Y estaban divididos. Y volvieron a preguntarle al ciego: «Y tú, ¿qué dices del que te ha abierto los ojos?»
Él contestó: «Que es un profeta.»
Le replicaron: «Empecatado naciste tú de pies a cabeza, ¿y nos vas a dar lecciones a nosotros?»
Y lo expulsaron.
Oyó Jesús que lo habían expulsado, lo encontró y le dijo: «¿Crees tú en el Hijo del hombre?»
Él contestó: «¿Y quién es, Señor, para que crea en él?»
Jesús le dijo: «Lo estás viendo: el que te está hablando, ése es.»
Él dijo: «Creo, Señor.» Y se postró ante él.

CAMINOS HACIA LA FE
El relato es inolvidable. Se le llama tradicionalmente la «curación del ciego de nacimiento», pero es mucho más, pues el evangelista nos describe el recorrido interior que va haciendo un hombre perdido en tinieblas hasta encontrarse con Jesús, «Luz del mundo».

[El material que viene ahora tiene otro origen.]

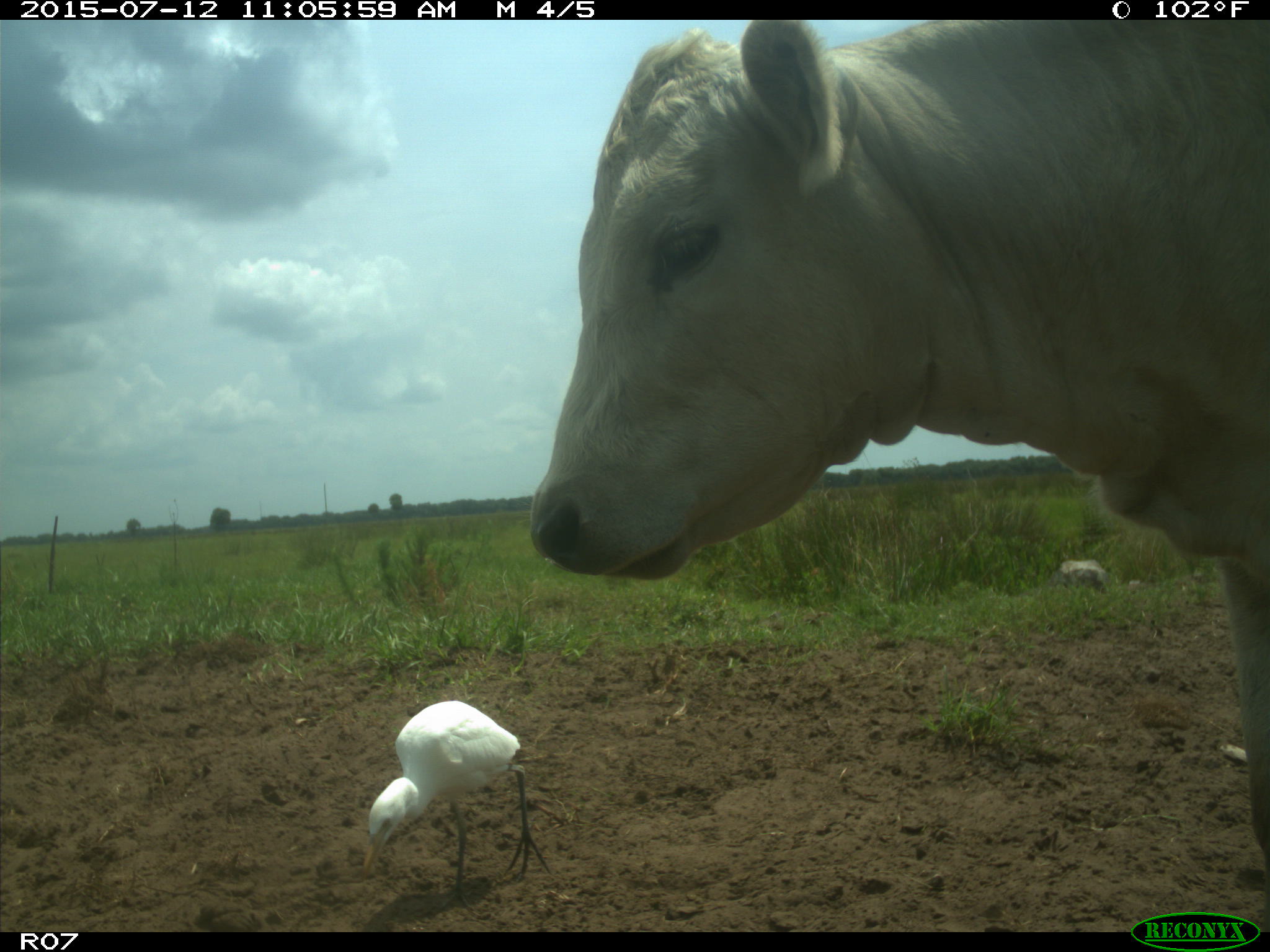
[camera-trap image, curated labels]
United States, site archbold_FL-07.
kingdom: Animalia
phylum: Chordata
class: Mammalia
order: Artiodactyla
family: Bovidae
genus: Bos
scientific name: Bos taurus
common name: domestic cow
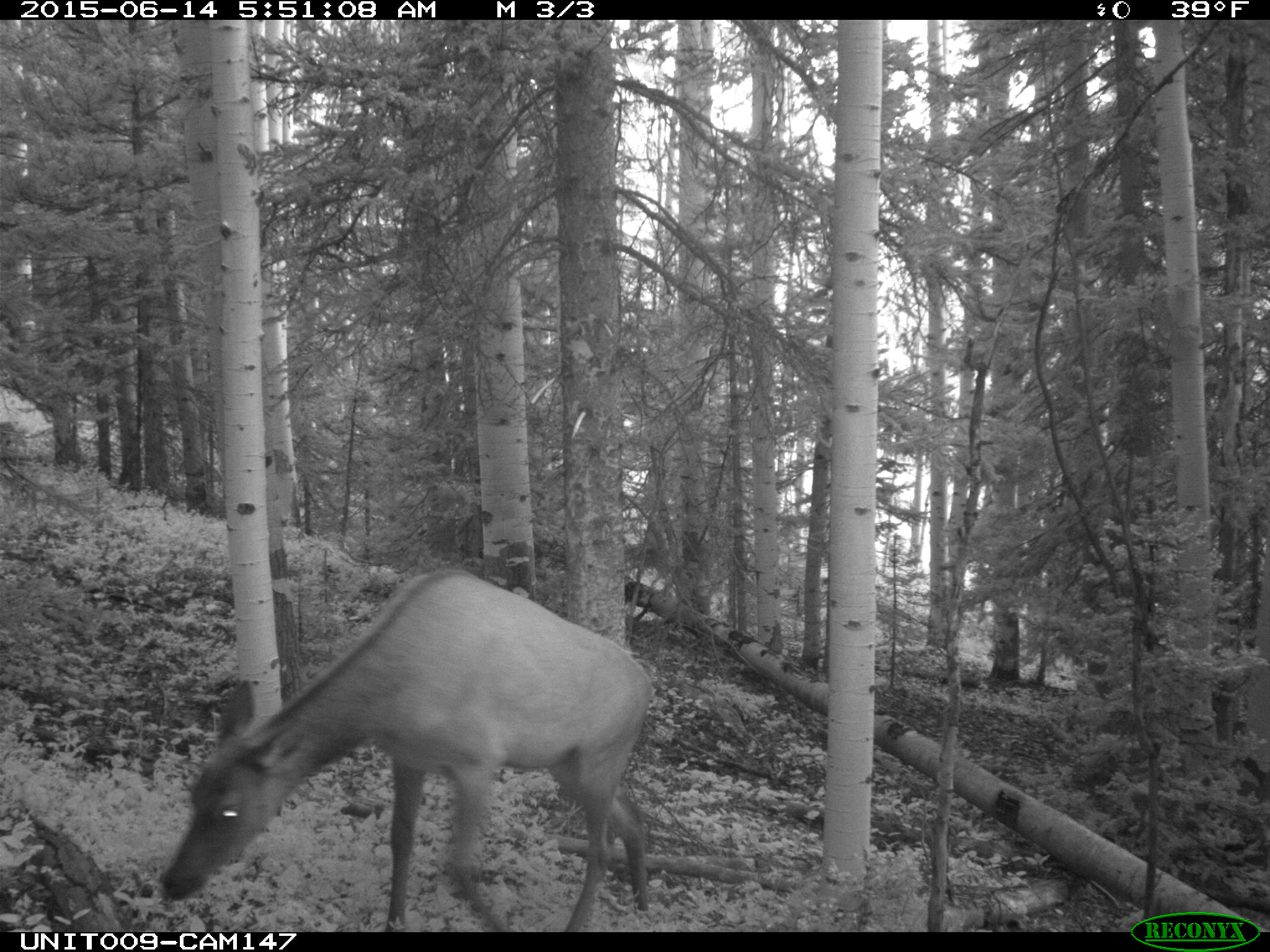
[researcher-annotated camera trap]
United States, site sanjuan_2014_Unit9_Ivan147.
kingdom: Animalia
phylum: Chordata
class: Mammalia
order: Artiodactyla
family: Cervidae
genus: Cervus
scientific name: Cervus elaphus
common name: red deer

No conocemos su nombre. Solo sabemos que es un mendigo, ciego de nacimiento, que pide limosna en las afueras del Templo. No conoce la luz. No la ha visto nunca. No puede caminar ni orientarse por sí mismo. Su vida transcurre en tinieblas. Nunca podrá conocer una vida digna.

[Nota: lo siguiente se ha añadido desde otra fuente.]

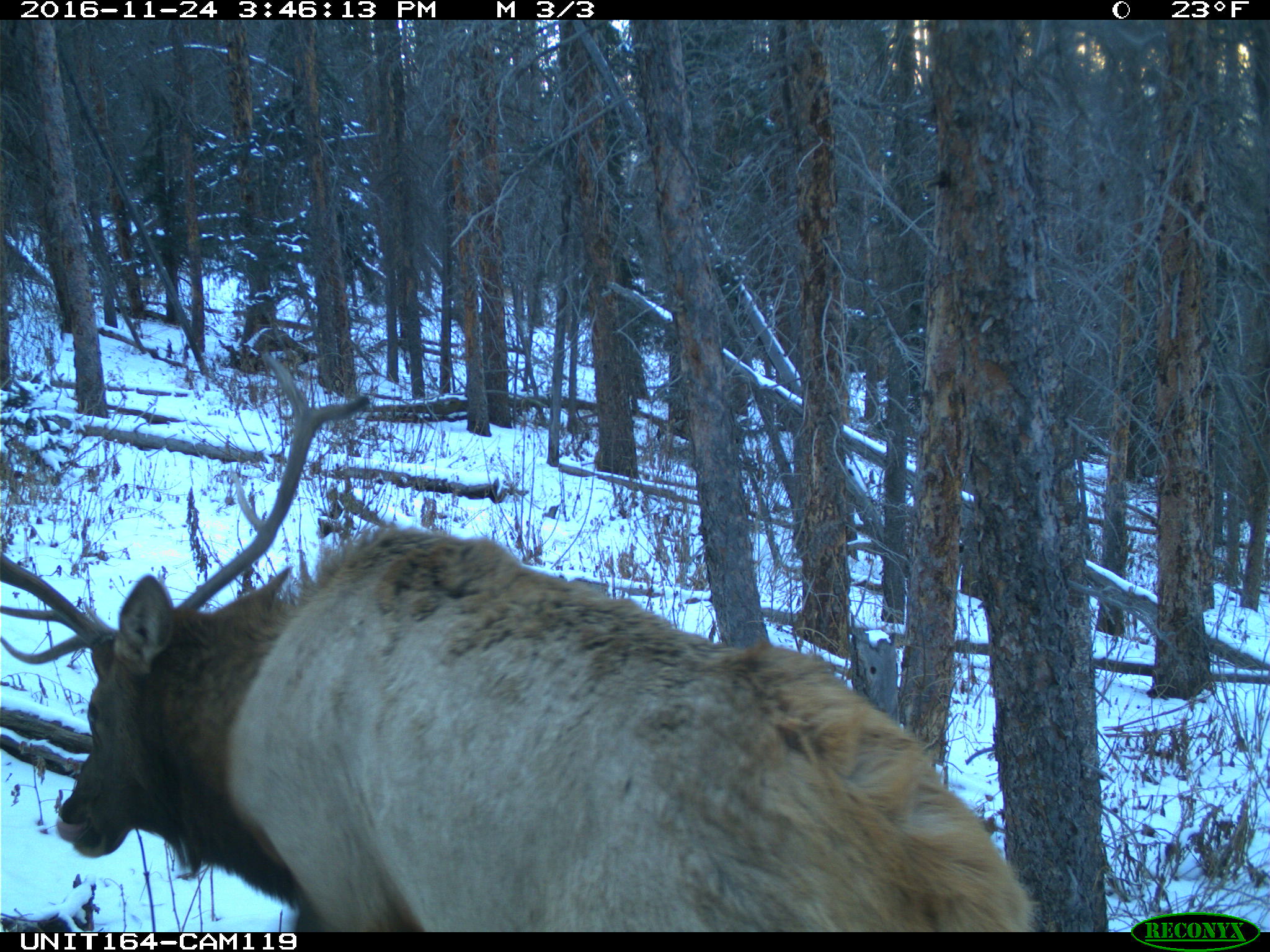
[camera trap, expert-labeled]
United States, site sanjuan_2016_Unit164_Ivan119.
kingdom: Animalia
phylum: Chordata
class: Mammalia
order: Artiodactyla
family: Cervidae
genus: Cervus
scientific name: Cervus elaphus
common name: red deer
Cervus elaphus (red deer).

Un día Jesús pasa por su vida. El ciego está tan necesitado que deja que le trabaje sus ojos. No sabe quién es, pero confía en su fuerza curadora. Siguiendo sus indicaciones, limpia su mirada en la piscina de Siloé y, por primera vez, comienza a ver. El encuentro con Jesús va a cambiar su vida.

Los vecinos lo ven transformado. Es el mismo, pero les parece otro. El hombre les explica su experiencia: «Un hombre que se llama Jesús» lo ha curado. No sabe más. Ignora quién es y dónde está, pero le ha abierto los ojos. Jesús hace bien incluso a aquellos que solo lo reconocen como hombre.

Los fariseos, entendidos en religión, le piden toda clase de explicaciones sobre Jesús. Él les habla de su experiencia: «Solo sé una cosa: que era ciego y ahora veo». Le preguntan qué piensa de Jesús, y él les dice lo que siente: «Que es un profeta». Lo que ha recibido de él es tan bueno que ese hombre tiene que venir de Dios. Así vive mucha gente sencilla su fe en Jesús. No saben teología, pero sienten que ese hombre viene de Dios.

Poco a poco, el mendigo se va quedando solo. Sus padres no lo defienden. Los dirigentes religiosos lo echan de la sinagoga. Pero Jesús no abandona a quien lo ama y lo busca. «Cuando oyó que lo habían expulsado, fue a buscarlo». Jesús tiene sus caminos para encontrarse con quienes lo buscan. Nadie se lo puede impedir.

Cuando Jesús se encuentra con aquel hombre a quien nadie parece entender, solo le hace una pregunta: «¿Crees en el Hijo del hombre?», ¿crees en el Hombre nuevo, el Hombre plenamente humano precisamente por ser encarnación del misterio insondable de Dios? El mendigo está dispuesto a creer, pero se encuentra más ciego que nunca: «¿Y quién es, Señor, para que crea en él?».

Jesús le dice: «Lo estás viendo: el que te está hablando, ese es». Al ciego se le abren ahora los ojos del alma. Se postra ante Jesús y le dice: «Creo, Señor». Solo escuchando a Jesús y dejándonos conducir interiormente por él vamos caminando hacia una fe más plena y también más humilde.